Budowa morskich farm wiatrowych w Polsce dopiero się rozkręca, a już pojawiają się poważne problemy technologiczne, logistyczne i środowiskowe. W centrum uwagi znalazły się monopale, czyli stalowe fundamenty, które przez lata były standardem przy offshore wind. Dziś okazuje się, iż ten model – choć sprawdzony – niesie ze sobą szereg istotnych ograniczeń.

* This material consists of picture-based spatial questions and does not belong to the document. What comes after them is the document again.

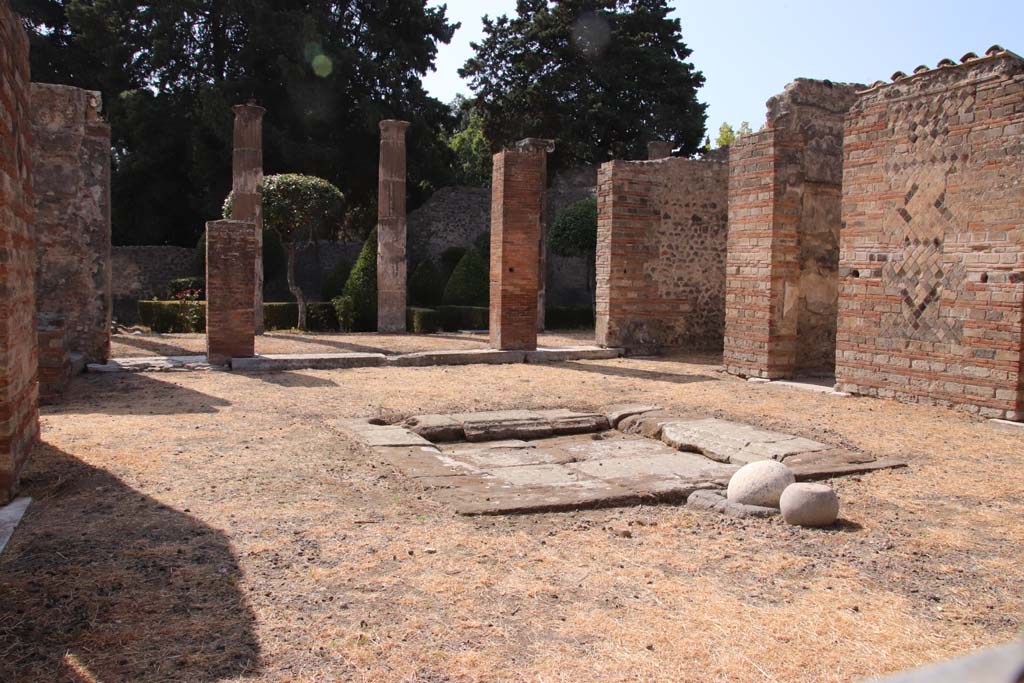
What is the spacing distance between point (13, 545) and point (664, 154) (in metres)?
22.1

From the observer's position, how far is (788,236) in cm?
1073

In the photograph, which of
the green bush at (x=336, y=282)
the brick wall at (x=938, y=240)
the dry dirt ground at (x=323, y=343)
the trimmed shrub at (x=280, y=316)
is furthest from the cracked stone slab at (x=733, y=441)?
the green bush at (x=336, y=282)

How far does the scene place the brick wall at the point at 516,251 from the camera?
43.9 ft

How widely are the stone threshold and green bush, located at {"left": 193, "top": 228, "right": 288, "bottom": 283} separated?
13967 mm

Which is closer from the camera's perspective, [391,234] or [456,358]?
[456,358]

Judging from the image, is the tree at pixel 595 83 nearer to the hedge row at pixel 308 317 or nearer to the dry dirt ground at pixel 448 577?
the hedge row at pixel 308 317

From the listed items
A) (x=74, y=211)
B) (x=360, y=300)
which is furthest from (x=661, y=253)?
(x=360, y=300)

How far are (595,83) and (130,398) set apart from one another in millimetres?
25904

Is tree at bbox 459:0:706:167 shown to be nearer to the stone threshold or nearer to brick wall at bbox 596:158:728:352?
brick wall at bbox 596:158:728:352

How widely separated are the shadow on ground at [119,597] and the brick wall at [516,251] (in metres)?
8.86

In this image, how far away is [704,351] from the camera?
49.1 ft

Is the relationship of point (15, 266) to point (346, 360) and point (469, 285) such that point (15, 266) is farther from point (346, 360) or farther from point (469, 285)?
point (469, 285)

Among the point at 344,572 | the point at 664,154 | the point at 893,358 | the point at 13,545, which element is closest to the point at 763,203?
the point at 893,358

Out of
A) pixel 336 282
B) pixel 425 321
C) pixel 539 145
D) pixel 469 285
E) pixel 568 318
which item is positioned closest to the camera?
pixel 539 145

— Dziś za jednego monopala trzeba zapłacić choćby 12 milionów euro. A to tylko jeden element farmy. Do tego dochodzą problemy z dostępnością materiału – w Polsce nie ma ani huty, ani zakładu, który byłby w stanie wyprodukować i pospawać blachę 160-milimetrową – mówił Daniel Kisała podczas Bałtyckich Warsztatów Obronnych.

Koszt jednego monopala to choćby 12 milionów euro. A na każdą dużą farmę potrzeba dziesiątek takich elementów. Co więcej, Polska nie posiada ani jednej huty, która mogłaby wyprodukować blachy stalowe o grubości 160-200 mm, niezbędne do ich wykonania. Problem nie kończy się na produkcji. Brakuje także zakładów prefabrykacji, które byłyby w stanie formować i spawać te kolosy. W efekcie większość zamówień trafia do Chin.

Kisała zwrócił też uwagę na to, iż import z Chin to nie tylko długi czas realizacji i uzależnienie od globalnych łańcuchów dostaw. To także ryzyko opóźnień, wzrostu kosztów transportu morskiego i coraz mniej komfortowej pozycji negocjacyjnej dla europejskich wykonawców. W dodatku, jak pokazują wstępne realizacje na Bałtyku, co najmniej 20 monopali nie udało się „zabić”, czyli skutecznie osadzić w morskim dnie. Przyczyną są m.in. niedoskonałości badań geotechnicznych i nieprzewidywalność warunków gruntowych.

— Monopale były przez lata standardem w offshore wind, ale dziś widać, jak wysoką cenę płacimy za uzależnienie od tej technologii – finansowo, logistycznie i środowiskowo…. Większość zamówień trafia do Chin, a niektórych pali nie udaje się w ogóle zainstalować… Zdarza się, iż choćby co piątego monopala nie udaje się skutecznie osadzić. A mówimy o elementach kosztujących miliony euro, przywożonych z drugiego końca świata – dodaje.

Stalowe monopale są wbijane głęboko w dno morza – choćby na 30-40 metrów. Proces ten generuje ogromny hałas sejsmiczny, który ogłusza lub zabija morskie ssaki, m.in. morświny. Dla ekosystemu Bałtyku to jedno z najpoważniejszych zagrożeń, jakie niesie rozwój morskiej energetyki. Dlatego coraz głośniej mówi się o konieczności szukania alternatyw.

— Technologia ślizgowa pozwala budować choćby 8 metrów konstrukcji dziennie. W warunkach kryzysowych, takich jak zagrożenie infrastruktury, czas ma najważniejsze znaczenie… Pracowaliśmy nad betonem, który nie tylko wytrzyma 50 lat, ale też powstaje z recyklingu zużytych łopat turbin. Fundamenty grawitacyjne możemy budować tu, lokalnie. To nie tylko niższe koszty i większa trwałość, ale też impuls rozwojowy dla polskich firm i regionów nadmorskich – podsumowuje Kisala

Jedną z takich alternatyw są fundamenty grawitacyjne, wykonywane z betonu przy użyciu technologii szalunków ślizgowych. Są tańsze, możliwe do produkcji lokalnie i nie wymagają wbijania – po prostu stawia się je na morskim dnie. jeżeli więc słowa zamienią się w czyny, przed polską gospodarką morską otwiera się realna szansa na nowy rozdział – oparty na lokalnych możliwościach, nowoczesnych technologiach i długofalowym myśleniu o przyszłości.